To this end, the “schooling” stage is well underway, actually, the CFTC (Commodities Futures Trading Commission) established an internet information portal days before this bitcoin futures launching. Its intention is to educate the general public on electronic commodities.
This period of analysis and research will have a number of positive externalities ranging from effective regulation to higher funding allocation efficiency inside the crypto market. Thus far, investing in the bitcoin ecosystem has mainly been random.
A greater comprehension of bitcoin will foster an ecosystem which allocates funds with increased efficacy, producing the value opinions loop more widespread in cryptocurrencies like ethereum.
Each wholesome futures market wants a combination of speculators and hedgers that maintain the underlying resources.
These days, the bitcoin futures market is chiefly constituted of speculators, and there’s a deficiency of pure vendors because most traders would need to bare short (brief without holding bitcoin). At Interactive Agents, precautions are so good you’ll need five times the security to create a trade.
To estimate Richard Heart:
“The history of bitcoin is shorts getting rekt, constantly.”
Nonetheless, the ability to hedge the price of bitcoin alters the risk profile of other areas of the industry, especially mining.

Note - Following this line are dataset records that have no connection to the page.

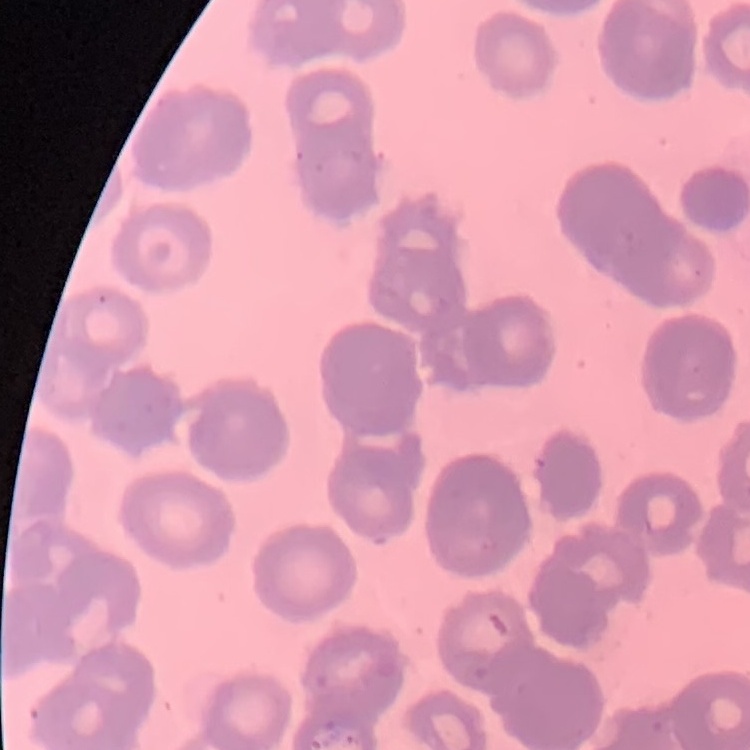

The erythrocytes show rouleaux formation. Stained with either Field's or Giemsa. Thin blood smear. One tile cut from a larger photomicrograph.State which parasite is depicted.
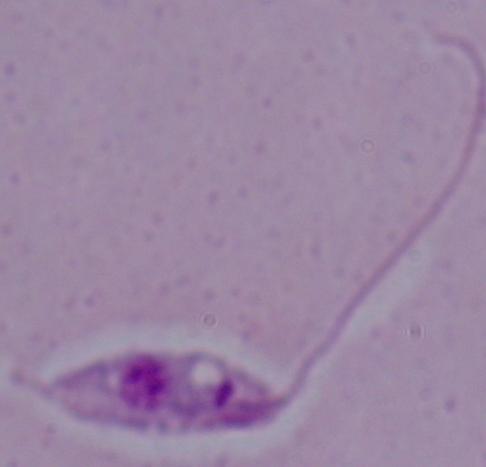

This is Leishmania.

Summary:
  - Magnification: 1000x
  - Modality: photomicrograph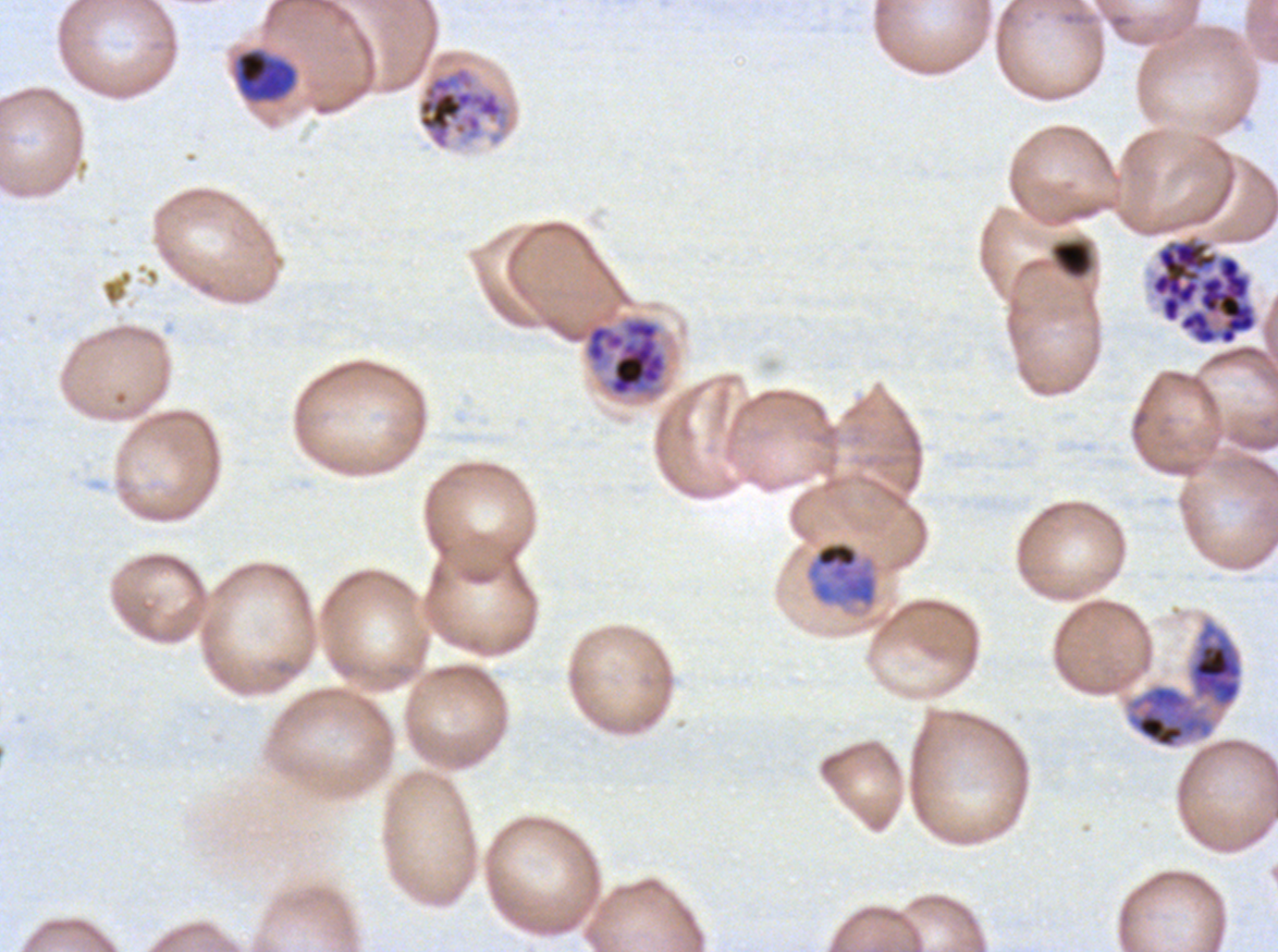

Approximate bounding boxes as {x1, y1, x2, y2} in pixels.
Summary:
  - Late schizont locations: {416, 65, 511, 151}, {545, 315, 669, 400}
  - Mid trophozoite locations: {235, 48, 298, 103}
  - Segmenter locations: {1149, 234, 1259, 347}
  - Early schizont locations: {1123, 616, 1245, 751}
  - Late trophozoite locations: {805, 540, 879, 610}
  - Debris locations: {1051, 239, 1093, 278}
  - Life-cycle stages observed: mid trophozoite, late trophozoite, early schizont, late schizont, segmenter
  - Stain: Giemsa
  - Preparation: thin blood film
  - Field of view: one sub-image of a larger composite
  - Specimen: ex-vivo P. falciparum culture from a patient in The Gambia, grown for 24 to 48 hours
  - Image size: 1278×952 pixels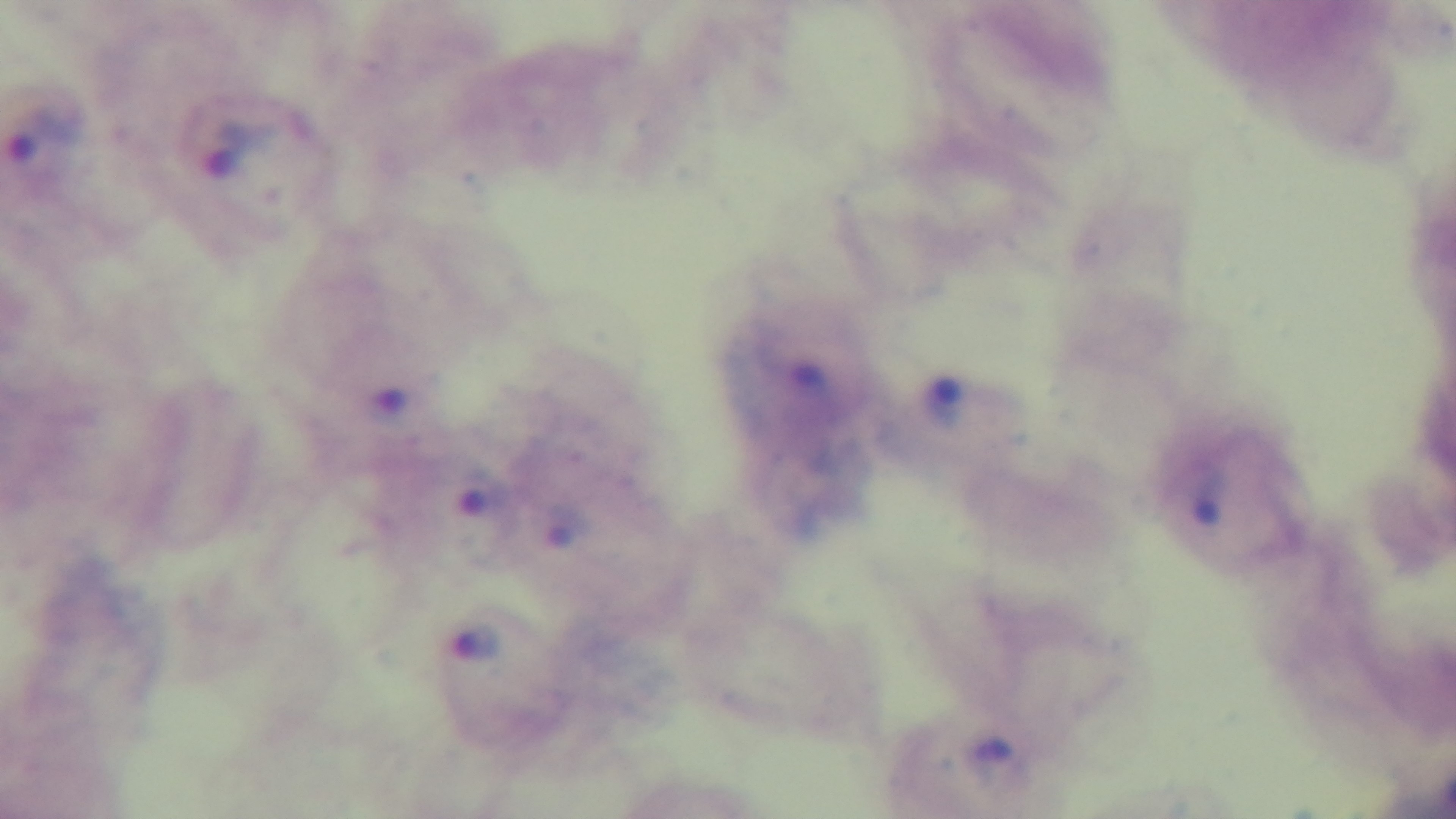
Single field of view. Oil-immersion objective, 100x. Preparation: thick smear. Malaria status: positive. Photomicrograph. Giemsa stain. Captured with a mounted 4K digital camera.Name the parasite shown.
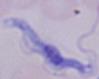

This is a trypanosome.

Captured at 1000x magnification. Micrograph.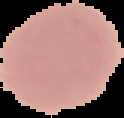

image type = cell region segmented out of the field of view; surrounding area masked to black
image size = 124×118 pixels
preparation = thin blood smear
malaria status = uninfected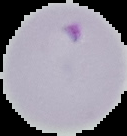
{
  "image_type": "segmented cell region on a black background",
  "result": "malaria parasites detected",
  "image_size": "127×136 pixels",
  "preparation": "thin blood film"
}State which cell type is depicted.
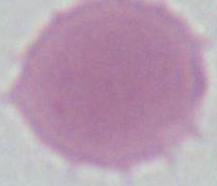

This is an erythrocyte.

magnification = 1000x
modality = micrographComment on the morphology of the erythrocytes.
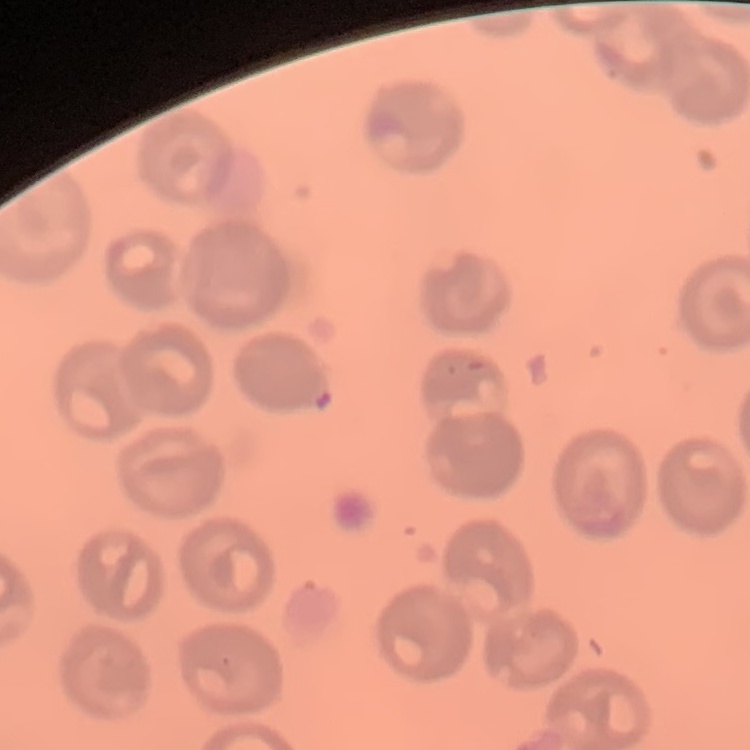

No rouleaux formation.

Thin blood film. Field's or Giemsa stain. Square crop of a larger photomicrograph.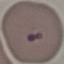
Summary:
  - Malaria status: uninfected
  - Capture: smartphone camera at the microscope eyepiece
  - Stain: Giemsa
  - Image type: cell patch, automatically extracted from a larger field of view and resized to 64 × 64 pixels
  - Preparation: thin blood smear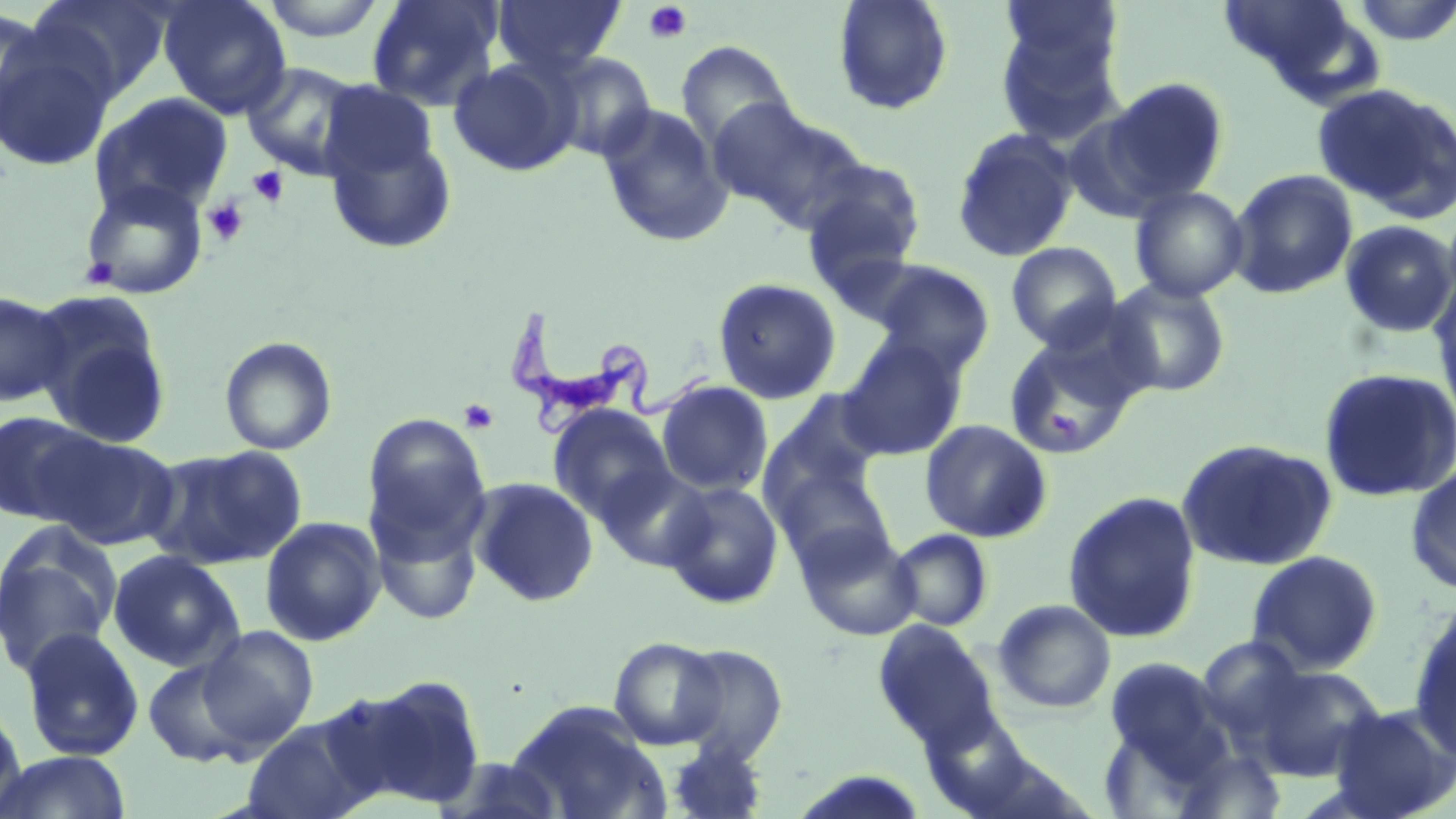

Anticipate more risk-averse organizations to venture into the mining industry. Digital Power is not alone and many tech businesses are leaping aboard the mining bandwagon.
Together with the ability to short sell bitcoin into “lock” mining profits, these firms can do so with drastically reduced risk. For companies like Digital Power, tools that provide shorting on indices will be priceless. If this trend continues, Western mining businesses could start to chip away at the currently centralized mining hash power, with 80% of it residing in China.
However, it is going to take time for amounts to construct and spreads to close as just a limited number of sophisticated investors are currently capable of carrying out the insecure cash and carry arbitrage. No doubt that doubts surrounding forking, regulation, and scaling is likely to make bitcoin’s trip to an efficient marketplace bumpy.
The most intriguing portion of bitcoin’s rise to the controlled market is that it took eight decades of clamor, belief and HODLing.
To be sure, though, there’s more hard work ahead.